It's been one month since I delivered our third child and am now just starting to feel less upset. Both of my previous pregnancies and deliveries were fine. This one however wasn't.
Now....let's rewind. I had a GP during my pregnancy. One who wouldn't listen to me. One who didn't trust me. One who I felt did not care. Throughout my whole pregnancy I measured very large. I was not diabetic. I just build big babies. I have proof. I have had two very large babies and super strong and healthy. My first son was born at 37 weeks and was 8lbs 8 oz. My water broke and 10 hours later he was in my arms.
I began to get antsy near the end of my pregnancy. Growing larger and larger every minute. I also knew that I had a wedding to shoot 1.5 weeks after my due date. This shouldn't have been a stress to me if my newborn was going to come on time. However my doctor kept telling me she couldn't induce or do anything until I was a week over due. A WEEK OVERDUE!!!! Did she want me to have a 12 lb baby? Did she want me to have a c-section? Did she want me to shoot a wedding 5 days after a supposed c-section. I began to really start stressing, and was absolutely miserable. I was referred to an OB who has the ability to induce. I felt this was going to be my ticket to holding my baby sooner than later. She was only willing to induce me at 39 weeks however I was willing to take whatever she would give me because I needed this giant baby to come out. Many people warned me that being induced was way worse. I had never gone through an induction. Even the birth of my daughter they ended up just breaking my water and everything progressed very quickly.
Then......things went crazy.
I began pushing and only a couple pushes and he was out.
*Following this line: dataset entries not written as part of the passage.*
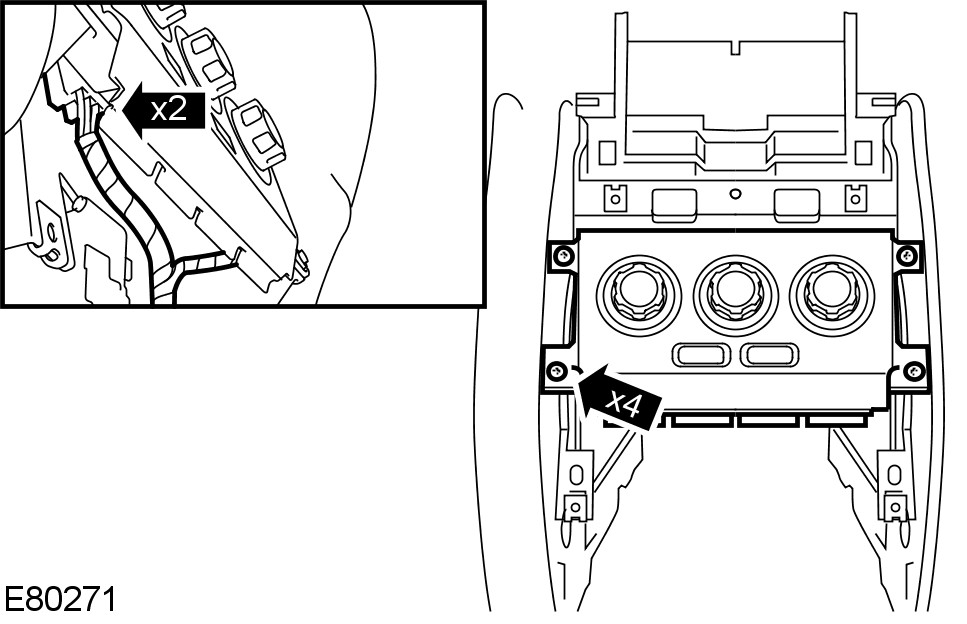 x2

x4

E80271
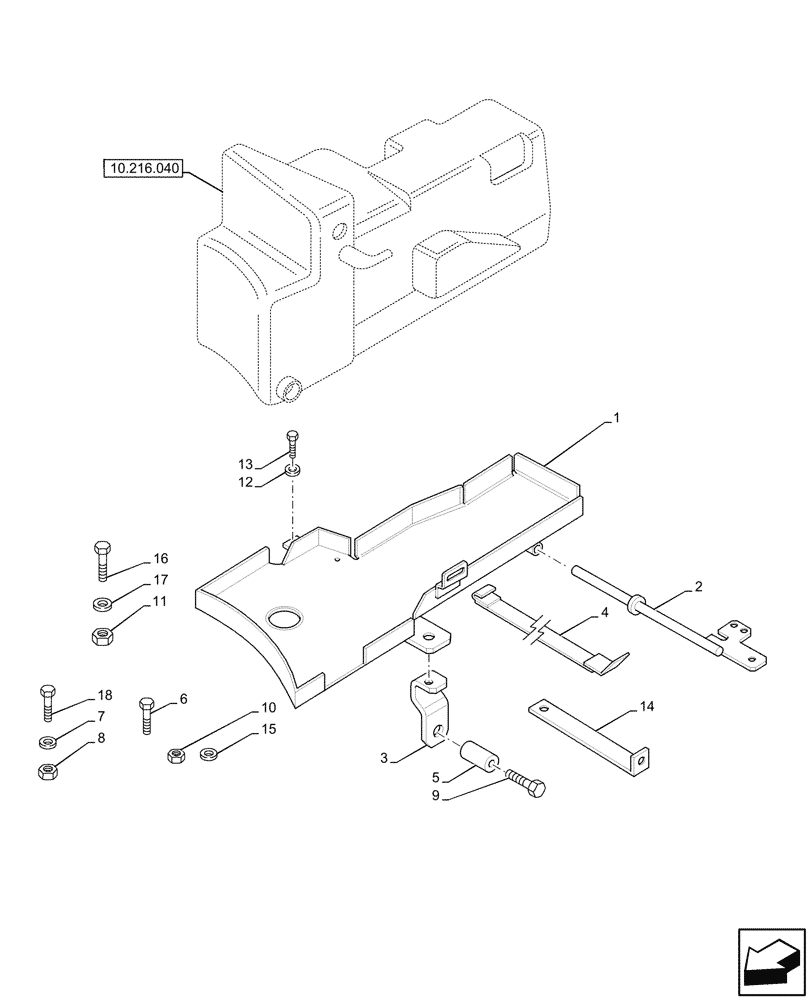 10.216.040

1

13

12

16

17

11

2

4

18

7

8

6

10

15

14

3

5

9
Ahhhh.....time to relax. No I was wrong. When I felt him come out all of a sudden 20 people came rushing into the delivery room, people calling for NICU, and people yelling at me to PUSH. I was so confused. Why are they all panicking to get the placenta out....calm down people. I didn't even know what was going on. Everyone was yelling at me. Then three nurses started jumping on my stomach. The dr was doing her best but he was stuck. He was stuck in my bones! I had a birth plan. They knew I wanted delayed cord clamping and skin to skin immediately. After everyone jumping on my stomach finally his shoulders popped out. They laid him on my chest. That's when I looked at my husband in fear. He was purple. SO bruised. He was not breathing. They were trying to get him breathing but nothing was working. So they immediately cut the cord and rushed him off to get him breathing. After what felt like forever (a minute and a half) they put him back on my chest. He was breathing. He was pretty scary looking but he was ok.
They advised me that I had to stay as that was an awful delivery and they needed to monitor both baby and myself. At this point I was so frustrated that nobody listened. I was so frustrated that my baby was able to get as big 9lb 11oz at 39 weeks. I feel the delivery went the way it did because I was left too long. Could you even imagine 2 more weeks. How big would he have been then?
I got home with baby the next day and I felt so sad. Never had I thought I would have had an experience like that. It took me a while to wrap my head around it. It took me a while to smile again. I cried a lot. I was told to take it extremely easy. This was the hardest part of the last month. Having 2 other children and being an extremely busy mommy, how was I supposed to just sit. This definately added to my mood. I am not longer angry about it. Just a reality that unfortunately goes on. Whether its pregnancy or deliveries.....it happens all the time. People need to advocate for themselves.